Preventing blindness and other eye injuries is the goal of OSHA’s eye and face protection standards for general industry, shipyard employment, longshoring, and construction. The standards address personal protection, special subparts for welding, cutting, and brazing (for example), and many other items.
Provide eye and face protection whenever necessary to protect against chemical, environmental, radiological, or mechanical irritants and hazards. Require fit testing to ensure proper function. If you need help determining potential hazards on the job and choosing specific eye and face protection, this OSHA web page is a good first stop.
10. Machine guarding (1910.212) — 1,370 violations
We’re not surprised to see machine guarding make the list of top violations. The standards for machine guarding are quite complex. The purpose of machine guarding is to protect the machine operator and other employees from injuries created by ingoing nip points, rotating parts, flying chips, and sparks. OSHA machine guarding violations increased from 1,113 in FY 2021 to 1,370 in FY 2022.
To help protect workers and curb injuries, OSHA publishes resources on hazard recognition and possible solutions for machine guarding dangers, including safeguarding techniques, best practices, and virtual tours of select machines.
Creating Inviolable Standards
After reading this list, you might be feeling a bit overwhelmed. But each of these risks is avoidable if one takes the proper precautions. And you have a legal and ethical responsibility to take the necessary precautions to provide safe working conditions.
If you’re concerned about potential safety violations at your workplace, consider conducting a workplace safety audit, refreshing employee training, or even designating an OSHA compliance officer who can keep the company accountable to safety initiatives.
A modern emergency communication system such as AlertMedia can also help you communicate required information with employees and adhere to recordkeeping requirements related to hazards communication and safety policies to avoid potential OSHA citations. Are your workers often alone in fall risk zones? If so, a lone worker safety solution can ensure that your employees are always covered, even when they are by themselves on the job.
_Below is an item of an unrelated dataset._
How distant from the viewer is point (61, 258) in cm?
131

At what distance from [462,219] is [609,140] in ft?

And software like AlertMedia that combines mass notification capabilities, mobile app access, and 24/7 monitoring offer improved employee protection and will help you respond to workplace emergencies faster.
OSHA standards are nothing if not comprehensive—and as an employer, you’re obliged to follow them. Employees trust that their employers are doing everything they can to keep them safe. By following OSHA guidelines to the letter, you can do that, fulfilling your duty of care.